ただし、紹介してもらった産業医が、必ずしも自社のニーズに合うとは限りません。紹介者の企業と自社では、規模や業種、抱えている健康課題が異なる場合があるためです。
また、契約後に何か問題が発生した場合、紹介者との関係性を考慮して言い出しにくくなる可能性もあります。契約変更や解約を検討する際に、人間関係が障壁となるリスクは考慮すべきでしょう。
産業医を選ぶポイント
産業医を探す際には、いくつかの重要なポイントを押さえておく必要があります。
産業医の資格確認
医師であれば誰でも産業医になれるわけではありません。産業医の要件は、労働安全衛生規則第14条第2項に定められています。
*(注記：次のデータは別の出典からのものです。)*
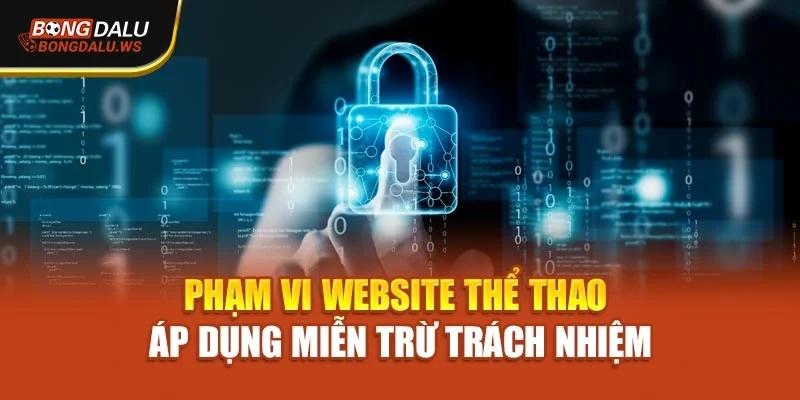 Phạm vi website thể thao áp dụng miễn trừ trách nhiệm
具体的には、厚生労働大臣の指定する者(日本医師会、産業医科大学)が行う研修を修了した者、産業医の養成課程を設置している産業医科大学その他の大学で厚生労働大臣が指定するものにおいて当該課程を修めて卒業し実習を履修した者、労働衛生コンサルタント試験に合格した者で試験区分が保健衛生である者、大学において労働衛生に関する科目を担当する教授・准教授・常勤講師またはこれらの経験者のいずれかの条件を満たす必要があります。
これらの条件を満たした医師がはじめて、産業医として活動することが可能になるのです。選任前に必ず産業医資格を確認しましょう。
専門性と経験
医師としての専門性だけでなく、産業医としてのスキルを確認することが大切です。具体的には、職場巡視や衛生講話などといった産業医の基本業務に対する理解度や、コミュニケーションスキル、問題解決力などが挙げられます。
また、産業医の能力を担保する専門的な資格は、選任にあたって必須ではないものの判断材料の一つです。たとえば、労働衛生コンサルタントや精神科医などの資格が挙げられます。自社が産業医に求めることから逆算して、あると望ましい資格を整理しておきましょう。
産業医経験が豊富な医師は、さまざまな企業での事例を知っているため、適切なアドバイスを期待できます。初めて産業医を選任する企業にとっては、経験豊富な産業医を選ぶことが安心につながるでしょう。
コミュニケーション能力
産業医の専門性だけでなく、コミュニケーション能力や柔軟性も重要な要素です。産業医は訪問日程や業務内容の調整や確認、従業員との面談など、企業側と意思疎通を図る機会が多くあります。
コミュニケーション能力や企業側との調整力に優れている産業医を選ぶとよいでしょう。また、産業医が対応しうる業務は多岐にわたり、契約当時に想定外だった問題が起きる場合もあります。そのため、業務内容や訪問時間の変更にも柔軟に応じてくれる医師を選ぶのがおすすめです。
従業員が相談しやすい人柄かどうかも大切なポイントです。産業医面談では、従業員がプライベートな健康情報を話すこともあるため、信頼関係を築けるコミュニケーション能力が求められます。
自社のニーズとの適合性
自社の業種や規模、抱えている健康課題に応じて、適した産業医を選ぶことが重要です。製造業であれば作業環境の評価に詳しい産業医、IT企業であればメンタルヘルス対策に強い産業医といったように、ニーズに合わせた選択が求められます。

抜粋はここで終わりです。